There was a good art department and art was part of the core curriculum so everybody - however academic or however technical their future was to be - learnt pottery and textile printing. And in lessons about design we learnt about Form and Function and honesty of design that respected the material. We had school trips to places like Sanderson's wallpaper factory and trips to art galleries.

For me, one of the key moments, learning about art and design, was a school trip to the first major exhibition in England about the Bauhaus that opened in London in 1968. I still remember the theatre costumes and the furniture in detail. The only school trip that possibly made more of an impression was when a mad (his description not mine) Russian teacher took us off to London to see the musical Hair not long after it opened … so before word got out about what happened on stage and before parents might say no.
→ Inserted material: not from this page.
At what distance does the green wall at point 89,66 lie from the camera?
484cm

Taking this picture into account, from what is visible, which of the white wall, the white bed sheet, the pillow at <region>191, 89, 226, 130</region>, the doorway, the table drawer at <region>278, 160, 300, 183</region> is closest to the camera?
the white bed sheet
I thought about textile design as a career but then realised my work was neat and methodical rather than being inspired so went off to university to read Art History. I was never a good art historian … never fired up by iconography or provenance … and sneaked off regularly to the School of Architecture to learn about architectural history from a more practical approach and discovered the study of vernacular architecture.

Even back then, it was difficult to know what to do with a history-of-art degree so I stayed on in Manchester to take the post graduate diploma in museum studies. The course was brilliant in the sense that you couldn’t bullshit. It used the amazing museum collections around - from the Wedgewood Collection in the potteries to the huge collections of applied arts in the museums in Manchester and Liverpool - as teaching aids where we had to give what were literally hands-on tutorials. We had to give lectures about 18th-century china or 19th-century commemorative glass or tin-glazed tiles or whatever with the items in our hands and passed from person to person so we couldn't get away with rash pronouncements like you could when talking in front of a slide or photograph. We were taken to workshops to see glass being blown and to have a try at glass cutting though nothing I did came quite up to Waterford Crystal standard and we were taken to see bottle kilns loaded with saggers and ready to fire so we understood exactly why Burslem was about technical and design revolutions and not about posh dinners on posh plates.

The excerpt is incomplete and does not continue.